A new cancer treatment may stop disease progression in patients who are resistant to immunotherapy, doctors have discovered.

Immunotherapy uses the immune system to target and kill cancer cells, and can save lives when other treatment options such as surgery, radiotherapy or chemotherapy have failed. However, it may not help all patients, and some tumors may develop to counteract it.

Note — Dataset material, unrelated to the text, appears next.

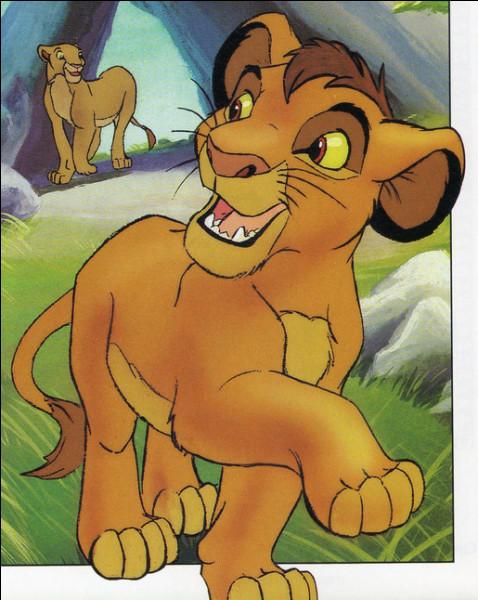 """Qui est ce lionceau fils de Simba le """"Roi lion"""" et de Nala son épouse ?"""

Now oncologists in the UK have discovered a two-pronged treatment – ​​immunotherapy combined with guadecitabine, a novel experimental drug – that can reverse cancer’s resistance to immunotherapy. They found that patients lived longer than expected to die after exhausting all treatment options.

The combination of pembrolizumab, an immunotherapy drug, and the next-generation DNA hypomethylating agent, guadecitabine, halted cancer progression in more than a third of patients enrolled in the initial phase 1 trial. The results have been published in the Journal for Immunotherapy. cancer,

Experts from the Cancer Research Institute and the Royal Marsden NHS Foundation Trust said the dual combination could become an effective new weapon against many forms of cancer.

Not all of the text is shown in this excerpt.